| Document excerpt |
◆ ◆ ◆ ◆ ◆
The key thing is to understand your income. If it’s going down, you may be paying too much for your policy: the insurer will only pay out based on what your actual earnings are.

Critical illness

Critical illness insurance isn’t only there to repay the whole mortgage debt; depending on the illness you suffer it can buy you valuable choices.

Everyone knows someone or has at the very least heard of someone who’s suffered from cancer. It’s estimated that one in two people will suffer from some form of cancer in their lifetime.9 If there are two of you on your mortgage, I’m sure you can do the maths.

There are currently up to 80 conditions and operations covered by critical illness insurance, depending on which insurer you choose. The main thing is that the ’big four’ conditions should be covered: cancer, heart attack, multiple sclerosis, and strokes.

Case study: a life-changing accident

From 18-stone bodybuilder to life-changing major back surgery, followed by twenty-seven months in a wheelchair – would you believe that my best friend is now mortgage free?

You could say this is a testament to Ed. He’s got a powerful mindset and accepted his situation after his serious fall while on holiday; at no point did he show any negativity. I’ve seen him flat out in a hospital bed, then slowly extending his leg out of the wheelchair, then returning home in December 2015 and starting back at the gym again. Words can’t describe how much respect and admiration I’ve got for his strength of character.
◆ ◆ ◆ ◆ ◆
| Source material |
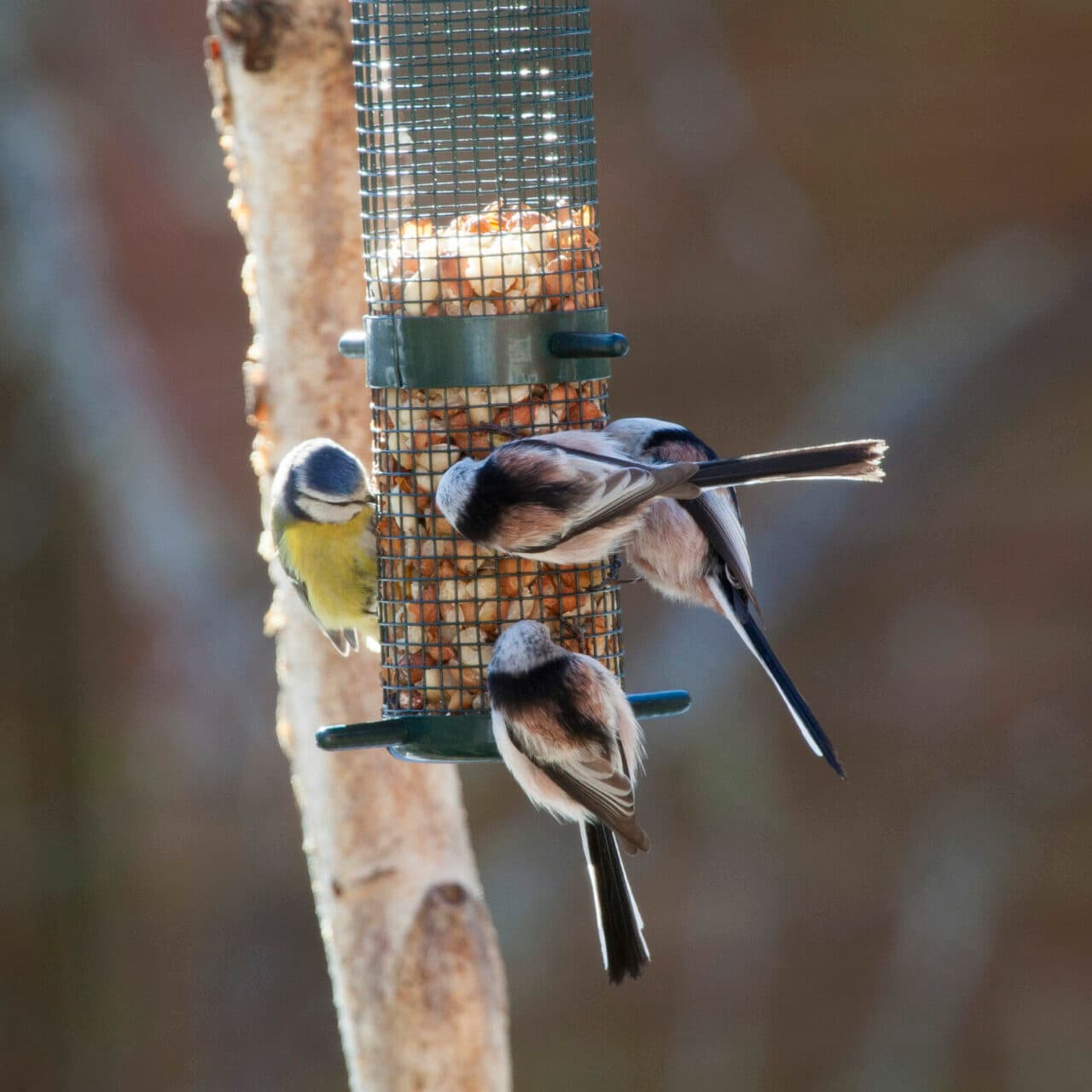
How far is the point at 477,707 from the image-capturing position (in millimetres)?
◆ ◆ ◆ ◆ ◆
| Your tasks |
[A] Duplicate the stretch of the insurance passage from "From 18-stone bodybuilder" through "now mortgage free?".
[B] Name the conditions that the insurance passage says critical illness insurance should cover as the "big four."

| Answer section |
[A]
From 18-stone bodybuilder to life-changing major back surgery, followed by twenty-seven months in a wheelchair – would you believe that my best friend is now mortgage free?

[B]
Cancer
Heart attack
Multiple sclerosis
Strokes